Indeed, the different perspectives can be traced back to the founders of the subject. However, the tenets of the theories developed by the two giants are different. Boltzmann’s theory has a clear goal: to provide the classical thermodynamics with a Newtonian mechanical foundation. The first order business is therefore to establish the mechanical origin for the notions of entropy. He accomplished this with the celebrated formula S = kB logW, where W stands for Wahrscheinlichkeit. Gibbs’ theory, on the other hand, is open-ended—after showing a consistency with all classical thermodynamic theory via a mathematical limit, Gibbs’ theory—which accepts the empirical nature of temperature and the concept of statistical ensembles—has been applied to a vast number of systems with ever smaller scales. In the past two decades in biophysics, it has been the workhorse in understanding laboratory measurements on single biological macromolecules in aqueous solutions [2].

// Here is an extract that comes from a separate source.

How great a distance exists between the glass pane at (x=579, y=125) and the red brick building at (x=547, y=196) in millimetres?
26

On the other hand, the analytic tool that has contributed the most to a precise understanding of all phenomena associated with disorder, chaos, fluctuations, randomness, heterogeneities, etc. is the mathematical theory of “heat” in terms of a heat equation [3] which Einstein used brilliantly, and later the theory of probability whose official year of conception was 1933 [4]—many decades after the work of Boltzmann and Gibbs, but only a decade before E. Schrödinger’s call for attention to the statistical laws of nature [5] and for a understanding of biological systems in terms of neg-entropy [6].
Through the work of L. Onsager on irreversible processes with the conception of thermodynamic forces and fluxes, the Brussels–Dutch school of thermodynamics and the formalization of entropy production, and the recent development in fluctuation theorems and equalities in stochastic processes, Schrödinger’s neg-entropy and its fundamental roles in biochemical systems and cellular functions have been firmly established and nonequilibrium stochastic thermodynamics has found many applications in biology [7].
On the other hand, Gibbs’ statistical thermodynamics has found a close partner in the mathematical theory of large deviations [8]. Could Gibbs' method actually provide the “third”, an alternative to the frequentist and Bayesian approaches to the statistics of scientific data, and carry on the theoretical physics tradition forward into Biology in the age of Information and Data Science?
Therefore, it is not an uneducated guess that the concept of and analytic tools associated with entropy will find an increasing role in biological physics (or physical biology), which has its central focus on heterogeneity and activity (e.g., diversity and life). We therefore put forward this Topical Collection intended to consider any statistical theory, method, model, or approach aiming to answer a specific biological question. This implies that thermodynamic terms be extended beyond their natural framework, while they still carry a load of thermodynamic implications. Specification of applicability conditions are encouraged so that formally correct relations may acquire explanatory and predictive value.
References
- Chibbaro, S.; Rondoni, L.; Vulpiani, A. Reductionism, Emergence and Levels of Reality: The Importance of Being Borderline; Springer: New York, NY, USA, 2014.
- Ritort, F. Single-molecule experiments in biological physics: methods and applications. Phys. Condens. Matter 2006, 18, R531–R583.
- Fourier, J.B.J. Théorie analytique de la chaleur. Chez Firmin Didot: Paris, France, 1822.
- Kolmogoroff, A.N. Grundbegriffe der wahrscheinlichkeitsrechnung; Springer-Verlag: Berlin, Germany, 1933.
- Schrödinger, E. The statistical law in nature. Nature 1994, 153, 704–705.
- Schrödinger, E. What is Life? The Physical Aspect of the Living Cell; Cambridge University Press: London, UK, 1944.
- Qian, H. Phosphorylation energy hypothesis: Open chemical systems and their biological functions. Rev. Phys. Chem. 2007, 58, 113–142.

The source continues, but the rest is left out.